与史郎中欽聴黄鶴楼上吹笛(李白)
與史郎中欽聽黃鶴樓上吹笛
史郎中欽と黄鶴楼上に笛を吹くを聴く
史郎中欽と黄鶴楼上に笛を吹くを聴く
- 七言絶句。沙・家・花(平声麻韻)。
- ウィキソース「與史郎中欽聽黃鶴樓上吹笛」参照。
- 詩題 … 『宋本』『繆本』には、題下に「江夏」とある。『唐詩別裁集』では「黄鶴樓聞笛」に作る。

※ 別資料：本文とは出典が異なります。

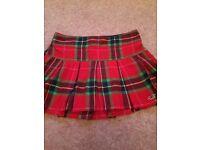 Hollister skirt, size 0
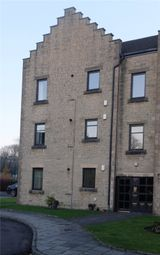 Thumbnail 2 bedroom flat for sale in Weirs Gate, Strathaven, South Lanarkshire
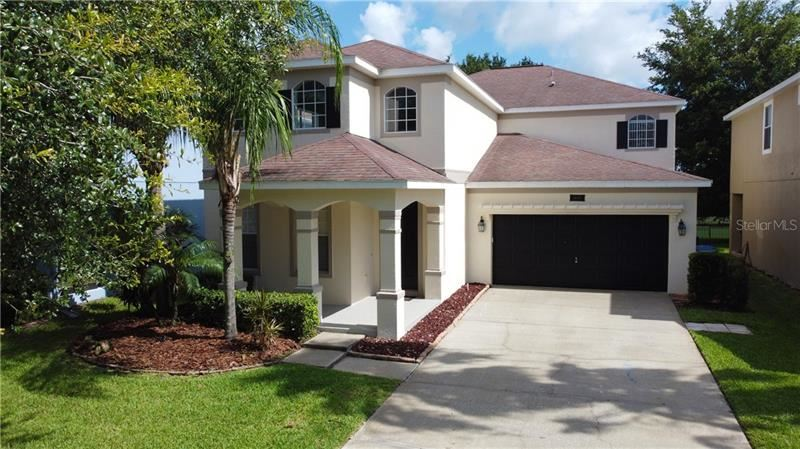 14339 RED CARDINAL COURT, Windermere, FL 34786 - #: O5876727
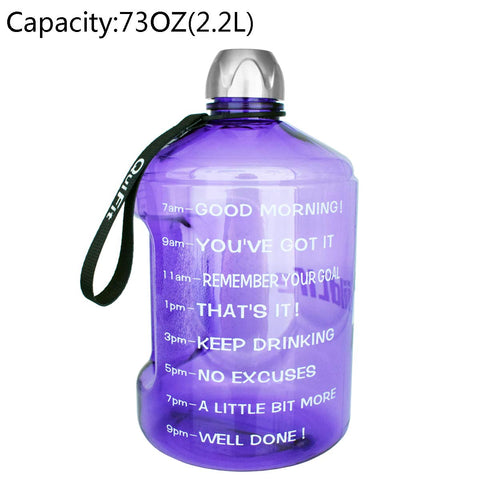 Motivational 1 Gallon Water Bottle - AVM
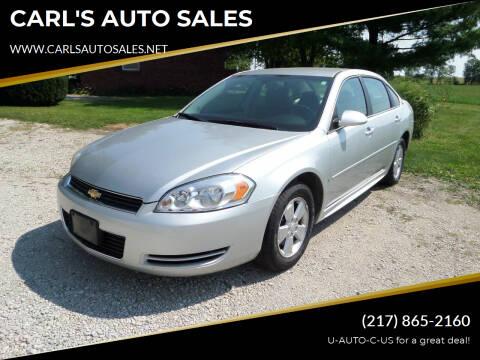 2009 Chevrolet Impala for sale at CARL'S AUTO SALES in Boody IL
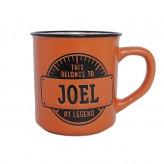 Joel - Manly Mug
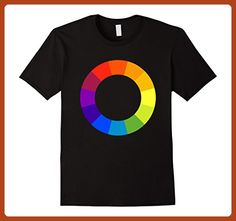 Mens Color Circle Palette Shirt Artist Painter Art Teacher Tshirt Large Black - Careers professions shirts (*Partner-Link)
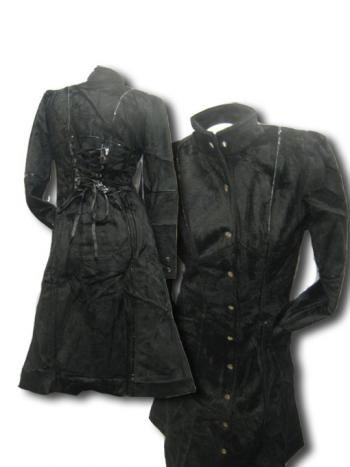 Gothic Faux Fur Coat Large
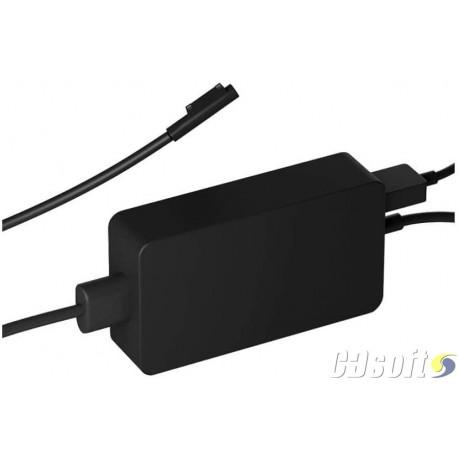 מטען למחשב סרפס פרו Microsoft Surface 127W Power Supply USY-00001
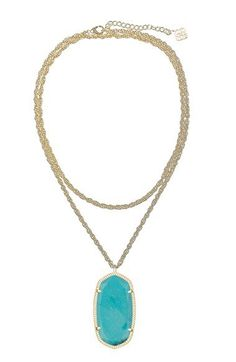 Kendra Scott 'Rae' Long Pendant Necklace | Nordstrom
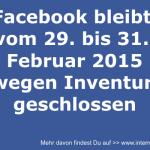 Facebook wird geschlossen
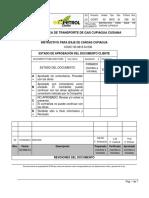 38. Instructivo Para Izaje de Cargas Cpf Cupiagua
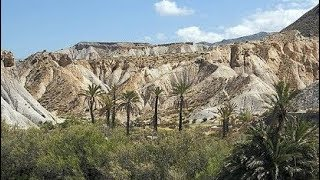 Tabernas, El Desierto Vivo. Almería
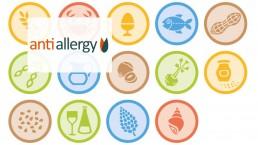 anti-allergy-startup-gruender-gruenden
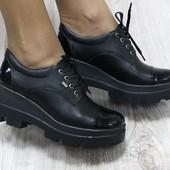 Туфли кожаные, р. 36-40, код ks-2009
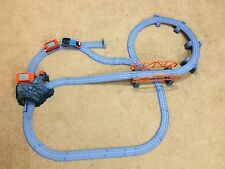 Thomas and Friends Trackmaster Blue Mountain Gravel Delivery Mine Cargo Car HTF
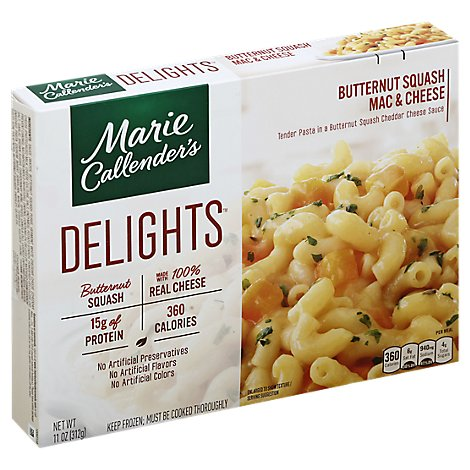 Marie Callenders Delights Meal Mac & Cheese Butternut Squash Box - 11 Oz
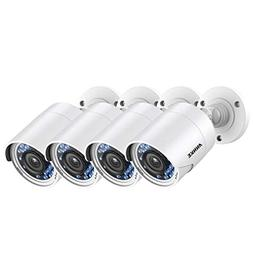 ANNKE  1080P HD-TVI Security Camera Kits with Ultra Clear 10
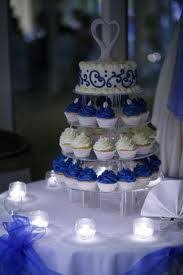 blue and white table ls royal blue wedding cupcakes wedding ideas for brides grooms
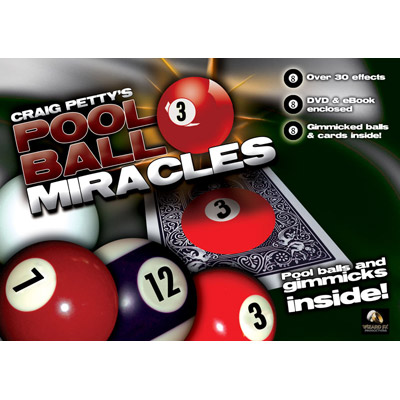 Pool Ball Miracle (DVD and Props) by Craig Petty and Wizard FX Productions - DVD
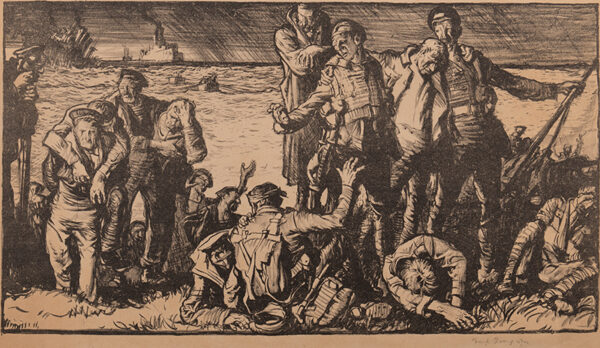 BRANGWYN Sir Frank R.A. R.E. R.W.S. (1867-1956) - Lithograph printed by the Avenue Press for The Daily Chronicle.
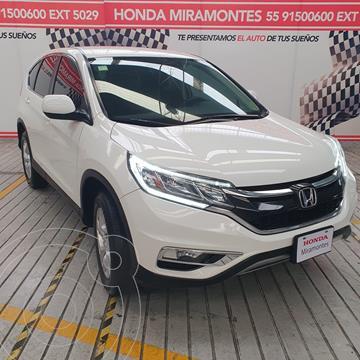 Honda CR-V i-Style usado (2015) color Blanco Marfil financiado en mensualidades(enganche $73,750 mensualidades desde $8,250)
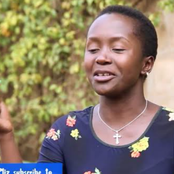 Remember the beautiful Ugandan entertainer Kansiime?See her recent beautiful pictures.
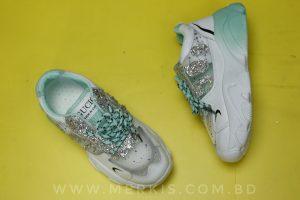 shoes sneaker bd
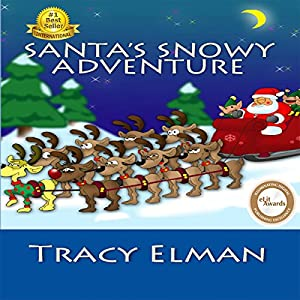 Santa's Snowy Adventure Audiobook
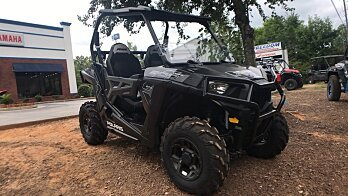 2016 Polaris RZR 900 for sale 200375955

- 史郎中欽 … 郎中の職にあった史欽という人。人物については不明。
- 郎中 … 官名。周代は近侍の通称。隋唐代以後、尚書省の六部がそれぞれ四司に分かれ、その各司の長。
- 欽 … 『王本』には「繆本作飲」とある。『宋本』『繆本』『劉本』『文苑英華』『万首唐人絶句』(両種とも)では「飲」に作る。こちらは「史郎中と飲み」(與史郎中飮)と読み、「郎中の史殿と酒を飲んでいて」と訳す。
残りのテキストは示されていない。